DATA SHOWN:
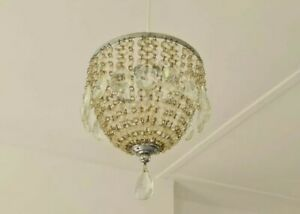 Vintage 1940's Small Crystal Chandelier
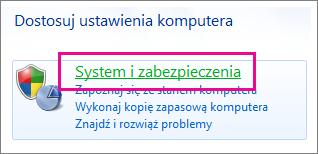 Panel sterowania systemu Windows 7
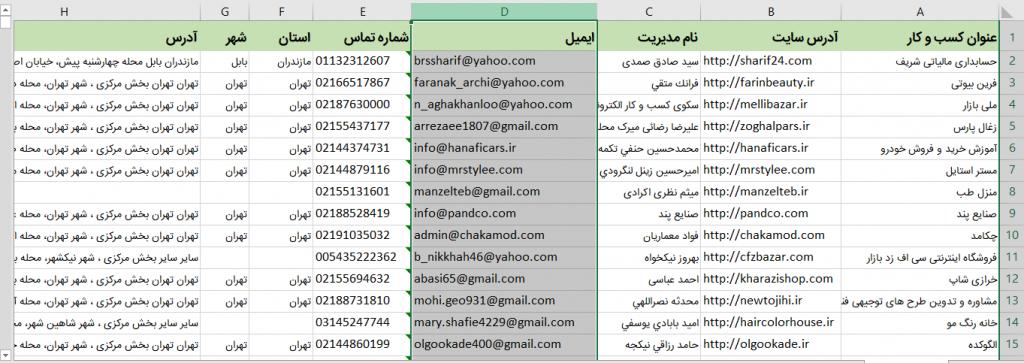 بانک ایمیل مدیران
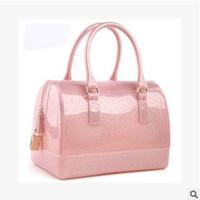 silicone handbags - 50pcs CCA3097 High Quality Women Ladies Jelly Handbag Silicone Furly Jelly Handbag Famous Brand Bag Candy Color Bags Purses Bolsas Totes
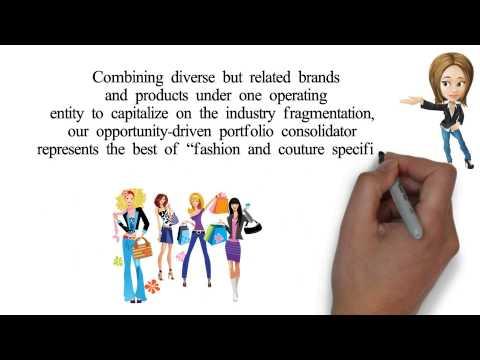 Fashion Alternative Investments LLC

PROBLEM DETAILS: Give the listing again word for word, without its images.

ANSWER TO THE PROBLEM:
 Vintage 1940's Small Crystal Chandelier
 Panel sterowania systemu Windows 7
 بانک ایمیل مدیران
 silicone handbags - 50pcs CCA3097 High Quality Women Ladies Jelly Handbag Silicone Furly Jelly Handbag Famous Brand Bag Candy Color Bags Purses Bolsas Totes
 Fashion Alternative Investments LLC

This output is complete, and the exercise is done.